HP71B Integral Questions

[Wes Loewer]

(02-06-2020 11:16 PM)Albert Chan Wrote:  

(02-06-2020 06:53 PM)Wes Loewer Wrote:  If I understand correctly (and please correct me if I'm wrong), it's not this substitution that prevents the end points from being evaluated. The reason the endpoints are not evaluated is because the Romberg variation used is based on rectangle midpoint evaluations rather than something like a trapezoid (trapezium) method which does evaluate endpoints.

A simple test showed that HP71B INTEGRAL do extrapolations from trapezoids, not mid-points rule.

>10 DISP INTEGRAL(-1, 1, 1E-5, 1/SQRT(1-IVAR^2)), IBOUND
>RUN
3.14156045534              -3.1415397954E-5

this failure to converge (65535 sample points !) is due to missing end points evaluation.
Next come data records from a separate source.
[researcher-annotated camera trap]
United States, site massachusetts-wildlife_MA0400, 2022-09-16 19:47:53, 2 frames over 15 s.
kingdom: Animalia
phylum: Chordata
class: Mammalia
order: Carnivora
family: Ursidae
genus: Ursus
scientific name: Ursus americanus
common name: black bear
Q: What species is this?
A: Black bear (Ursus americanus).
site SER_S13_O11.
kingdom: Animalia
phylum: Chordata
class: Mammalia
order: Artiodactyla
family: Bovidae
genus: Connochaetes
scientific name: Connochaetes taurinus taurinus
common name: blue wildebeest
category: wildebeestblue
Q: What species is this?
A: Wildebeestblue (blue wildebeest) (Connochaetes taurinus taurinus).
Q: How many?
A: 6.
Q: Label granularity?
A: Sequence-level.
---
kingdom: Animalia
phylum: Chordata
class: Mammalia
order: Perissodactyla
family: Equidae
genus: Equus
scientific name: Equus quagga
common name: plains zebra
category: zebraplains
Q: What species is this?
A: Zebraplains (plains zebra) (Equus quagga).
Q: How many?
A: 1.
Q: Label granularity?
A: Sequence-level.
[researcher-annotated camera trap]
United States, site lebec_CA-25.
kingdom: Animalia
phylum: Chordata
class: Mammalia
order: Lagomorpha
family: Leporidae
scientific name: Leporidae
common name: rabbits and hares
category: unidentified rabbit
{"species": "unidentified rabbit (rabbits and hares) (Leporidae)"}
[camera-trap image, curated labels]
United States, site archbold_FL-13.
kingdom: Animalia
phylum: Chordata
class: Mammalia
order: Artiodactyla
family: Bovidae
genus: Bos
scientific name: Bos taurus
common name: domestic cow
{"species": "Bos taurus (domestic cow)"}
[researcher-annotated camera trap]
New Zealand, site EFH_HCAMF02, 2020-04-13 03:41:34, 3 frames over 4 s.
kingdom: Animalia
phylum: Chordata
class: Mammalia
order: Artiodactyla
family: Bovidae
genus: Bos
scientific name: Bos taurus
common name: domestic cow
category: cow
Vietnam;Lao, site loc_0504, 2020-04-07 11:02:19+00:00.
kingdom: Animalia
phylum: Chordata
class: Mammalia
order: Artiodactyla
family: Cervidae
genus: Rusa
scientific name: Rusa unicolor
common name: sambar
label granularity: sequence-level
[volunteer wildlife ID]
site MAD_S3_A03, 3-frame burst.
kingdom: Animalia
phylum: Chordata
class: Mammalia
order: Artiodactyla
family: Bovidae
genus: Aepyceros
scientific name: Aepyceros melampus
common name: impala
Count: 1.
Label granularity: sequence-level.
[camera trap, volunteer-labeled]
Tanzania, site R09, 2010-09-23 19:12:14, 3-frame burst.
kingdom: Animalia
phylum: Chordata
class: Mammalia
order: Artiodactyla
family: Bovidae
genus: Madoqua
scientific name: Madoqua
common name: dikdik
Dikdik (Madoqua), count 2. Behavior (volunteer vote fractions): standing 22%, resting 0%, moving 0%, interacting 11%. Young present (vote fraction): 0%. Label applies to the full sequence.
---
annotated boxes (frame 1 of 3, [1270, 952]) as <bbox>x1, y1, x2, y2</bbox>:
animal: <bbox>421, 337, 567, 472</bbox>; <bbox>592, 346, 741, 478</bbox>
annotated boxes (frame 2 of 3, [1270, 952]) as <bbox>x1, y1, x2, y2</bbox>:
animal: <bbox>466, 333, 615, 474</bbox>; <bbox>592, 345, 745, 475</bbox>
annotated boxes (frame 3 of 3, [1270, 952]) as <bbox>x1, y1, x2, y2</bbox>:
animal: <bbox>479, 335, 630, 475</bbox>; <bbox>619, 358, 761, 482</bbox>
But the standard trapezoid method evaluates the endpoints while the rectangle midpoint method does not. As you said, the endpoints are not evaluated, which points to the midpoint method. The 50g definitely uses Romberg extrapolation of midpoints (see edit below) and gives very similar results as above. Setting the number format to FIX 5, you get:

result = 3.14156045554, IERR = -3.14153979546E-5

I could be wrong, but I would be very surprised if they changed up the algorithm for the 71b.

(02-06-2020 11:16 PM)Albert Chan Wrote:  

Quote:So then the question was "Why make this substitution if the intervals are already nonuniform?"

It does matter, even if gaussian quadrature do not evaluate end points.
u-transformation changes the overall shape of the integrand, affecting all sample points.

Right, that's just what I was trying to explain and demonstrate in the sample graph.

EDIT: Ack! It seems that my statement "The 50g definitely uses Romberg extrapolation of midpoints" was definitely wrong. :-(
Mea culpa